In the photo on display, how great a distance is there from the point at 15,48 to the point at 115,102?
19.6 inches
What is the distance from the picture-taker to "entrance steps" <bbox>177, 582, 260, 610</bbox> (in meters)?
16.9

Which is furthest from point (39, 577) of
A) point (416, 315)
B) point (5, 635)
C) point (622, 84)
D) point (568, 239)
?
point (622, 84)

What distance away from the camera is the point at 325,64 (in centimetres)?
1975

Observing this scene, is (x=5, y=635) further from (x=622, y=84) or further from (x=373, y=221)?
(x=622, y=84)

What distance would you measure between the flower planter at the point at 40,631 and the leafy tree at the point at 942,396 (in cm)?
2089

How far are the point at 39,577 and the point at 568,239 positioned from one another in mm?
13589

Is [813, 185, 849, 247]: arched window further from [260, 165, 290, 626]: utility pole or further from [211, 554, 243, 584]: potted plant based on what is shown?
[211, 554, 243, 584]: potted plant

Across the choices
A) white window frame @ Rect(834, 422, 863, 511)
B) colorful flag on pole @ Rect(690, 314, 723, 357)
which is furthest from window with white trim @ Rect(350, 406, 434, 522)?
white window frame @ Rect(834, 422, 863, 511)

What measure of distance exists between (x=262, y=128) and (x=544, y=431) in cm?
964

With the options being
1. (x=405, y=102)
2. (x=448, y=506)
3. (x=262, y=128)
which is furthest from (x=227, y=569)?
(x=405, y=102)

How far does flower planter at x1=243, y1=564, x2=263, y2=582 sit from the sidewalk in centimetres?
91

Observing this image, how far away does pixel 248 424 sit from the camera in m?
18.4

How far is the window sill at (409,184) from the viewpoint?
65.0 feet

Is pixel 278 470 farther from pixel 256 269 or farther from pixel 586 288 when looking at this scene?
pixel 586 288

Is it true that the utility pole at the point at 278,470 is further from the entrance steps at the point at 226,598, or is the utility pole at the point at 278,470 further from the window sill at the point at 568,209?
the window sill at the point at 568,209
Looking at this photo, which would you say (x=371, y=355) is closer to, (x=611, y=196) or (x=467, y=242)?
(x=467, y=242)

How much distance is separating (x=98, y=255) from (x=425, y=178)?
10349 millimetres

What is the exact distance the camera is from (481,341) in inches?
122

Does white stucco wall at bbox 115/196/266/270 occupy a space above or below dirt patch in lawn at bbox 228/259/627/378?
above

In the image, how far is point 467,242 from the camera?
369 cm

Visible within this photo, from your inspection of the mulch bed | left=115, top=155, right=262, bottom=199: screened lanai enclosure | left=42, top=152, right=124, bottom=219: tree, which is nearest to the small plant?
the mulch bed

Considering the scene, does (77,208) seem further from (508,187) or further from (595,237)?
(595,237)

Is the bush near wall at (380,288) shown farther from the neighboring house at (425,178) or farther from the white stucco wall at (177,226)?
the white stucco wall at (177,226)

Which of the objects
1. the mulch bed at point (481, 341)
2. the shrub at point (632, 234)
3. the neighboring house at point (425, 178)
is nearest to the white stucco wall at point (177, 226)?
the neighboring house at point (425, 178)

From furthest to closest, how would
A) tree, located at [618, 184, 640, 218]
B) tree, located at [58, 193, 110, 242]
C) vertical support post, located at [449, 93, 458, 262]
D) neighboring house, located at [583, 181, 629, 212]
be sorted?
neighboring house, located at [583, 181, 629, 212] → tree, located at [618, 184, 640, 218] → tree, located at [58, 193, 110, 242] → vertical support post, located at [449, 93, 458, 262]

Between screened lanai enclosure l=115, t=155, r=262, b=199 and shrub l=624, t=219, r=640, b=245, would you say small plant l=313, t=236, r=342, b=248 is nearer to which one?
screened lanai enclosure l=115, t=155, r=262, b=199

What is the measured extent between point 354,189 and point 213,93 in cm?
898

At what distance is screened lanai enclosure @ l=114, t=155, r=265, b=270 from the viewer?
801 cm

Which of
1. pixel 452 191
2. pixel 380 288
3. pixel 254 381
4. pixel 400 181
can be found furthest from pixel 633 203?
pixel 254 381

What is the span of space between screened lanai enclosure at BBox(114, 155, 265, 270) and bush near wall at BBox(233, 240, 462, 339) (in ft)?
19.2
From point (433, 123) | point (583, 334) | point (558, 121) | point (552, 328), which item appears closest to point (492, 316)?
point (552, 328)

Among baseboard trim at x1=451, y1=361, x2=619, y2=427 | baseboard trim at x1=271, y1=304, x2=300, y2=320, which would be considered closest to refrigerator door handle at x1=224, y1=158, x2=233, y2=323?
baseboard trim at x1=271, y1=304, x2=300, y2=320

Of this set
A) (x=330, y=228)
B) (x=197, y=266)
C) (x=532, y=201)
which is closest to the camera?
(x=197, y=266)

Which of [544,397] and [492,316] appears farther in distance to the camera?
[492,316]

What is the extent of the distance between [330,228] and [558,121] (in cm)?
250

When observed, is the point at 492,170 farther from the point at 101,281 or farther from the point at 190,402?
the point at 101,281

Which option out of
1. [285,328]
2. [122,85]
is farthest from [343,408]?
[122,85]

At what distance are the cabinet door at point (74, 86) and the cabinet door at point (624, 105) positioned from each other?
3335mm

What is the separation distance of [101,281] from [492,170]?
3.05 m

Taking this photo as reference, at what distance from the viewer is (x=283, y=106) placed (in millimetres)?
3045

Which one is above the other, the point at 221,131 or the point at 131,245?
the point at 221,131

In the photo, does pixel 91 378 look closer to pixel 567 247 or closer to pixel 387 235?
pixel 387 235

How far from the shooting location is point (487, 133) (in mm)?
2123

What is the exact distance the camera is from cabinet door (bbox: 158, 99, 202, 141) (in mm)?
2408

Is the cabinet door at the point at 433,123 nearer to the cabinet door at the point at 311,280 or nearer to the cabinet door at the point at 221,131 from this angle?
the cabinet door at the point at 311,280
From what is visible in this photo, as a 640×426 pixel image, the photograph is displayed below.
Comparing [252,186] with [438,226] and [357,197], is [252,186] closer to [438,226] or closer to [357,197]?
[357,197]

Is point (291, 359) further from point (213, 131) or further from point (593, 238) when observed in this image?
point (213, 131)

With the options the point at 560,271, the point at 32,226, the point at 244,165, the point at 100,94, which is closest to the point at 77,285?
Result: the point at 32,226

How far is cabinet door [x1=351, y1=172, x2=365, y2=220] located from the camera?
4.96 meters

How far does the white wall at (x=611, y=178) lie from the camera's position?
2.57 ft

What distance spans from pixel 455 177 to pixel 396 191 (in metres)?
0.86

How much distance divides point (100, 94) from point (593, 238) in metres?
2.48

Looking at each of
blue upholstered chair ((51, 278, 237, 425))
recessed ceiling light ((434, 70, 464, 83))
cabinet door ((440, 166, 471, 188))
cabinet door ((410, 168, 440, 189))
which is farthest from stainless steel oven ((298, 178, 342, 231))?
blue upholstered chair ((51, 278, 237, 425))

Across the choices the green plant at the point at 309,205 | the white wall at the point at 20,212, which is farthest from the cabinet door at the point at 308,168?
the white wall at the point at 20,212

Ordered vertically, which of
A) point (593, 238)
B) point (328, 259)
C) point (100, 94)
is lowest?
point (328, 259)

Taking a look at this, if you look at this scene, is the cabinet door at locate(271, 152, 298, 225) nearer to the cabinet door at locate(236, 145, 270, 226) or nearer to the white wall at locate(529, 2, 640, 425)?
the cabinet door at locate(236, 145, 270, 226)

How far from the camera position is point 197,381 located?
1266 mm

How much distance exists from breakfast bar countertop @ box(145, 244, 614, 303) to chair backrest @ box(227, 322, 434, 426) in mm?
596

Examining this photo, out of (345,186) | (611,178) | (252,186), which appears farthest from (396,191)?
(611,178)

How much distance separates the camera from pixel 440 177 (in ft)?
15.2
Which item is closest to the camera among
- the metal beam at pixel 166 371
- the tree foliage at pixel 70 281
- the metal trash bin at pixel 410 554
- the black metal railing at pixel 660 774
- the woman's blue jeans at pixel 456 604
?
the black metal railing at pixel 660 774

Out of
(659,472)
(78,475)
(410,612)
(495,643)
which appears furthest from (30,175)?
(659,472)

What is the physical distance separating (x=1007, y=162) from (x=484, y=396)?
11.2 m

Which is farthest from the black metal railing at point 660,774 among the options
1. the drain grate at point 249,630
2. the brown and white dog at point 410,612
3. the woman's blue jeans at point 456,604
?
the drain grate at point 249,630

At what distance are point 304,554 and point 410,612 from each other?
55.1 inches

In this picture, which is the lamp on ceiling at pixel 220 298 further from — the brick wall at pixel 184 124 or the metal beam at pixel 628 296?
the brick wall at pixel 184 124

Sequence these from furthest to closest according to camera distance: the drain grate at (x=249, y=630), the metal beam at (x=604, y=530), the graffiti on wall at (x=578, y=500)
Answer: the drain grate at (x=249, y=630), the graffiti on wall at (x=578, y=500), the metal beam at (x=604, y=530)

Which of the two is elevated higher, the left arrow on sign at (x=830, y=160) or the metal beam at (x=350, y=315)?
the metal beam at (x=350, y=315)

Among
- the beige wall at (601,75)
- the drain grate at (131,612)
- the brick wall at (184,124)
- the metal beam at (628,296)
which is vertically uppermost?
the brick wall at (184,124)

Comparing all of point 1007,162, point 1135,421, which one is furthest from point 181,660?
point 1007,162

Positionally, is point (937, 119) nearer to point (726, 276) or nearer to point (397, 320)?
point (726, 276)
=====
- EXERCISE INSTRUCTIONS
Can you change "railing" to "fence" in the records starting at the line that contains "Which is farthest from the black" and ending at the line that contains "55.1 inches", returning only those lines with everything else the same?

- PROBLEM SOLUTION
Which is farthest from the black metal fence at point 660,774 among the options
1. the drain grate at point 249,630
2. the brown and white dog at point 410,612
3. the woman's blue jeans at point 456,604
?
the drain grate at point 249,630

At what distance are point 304,554 and point 410,612 from each other?
55.1 inches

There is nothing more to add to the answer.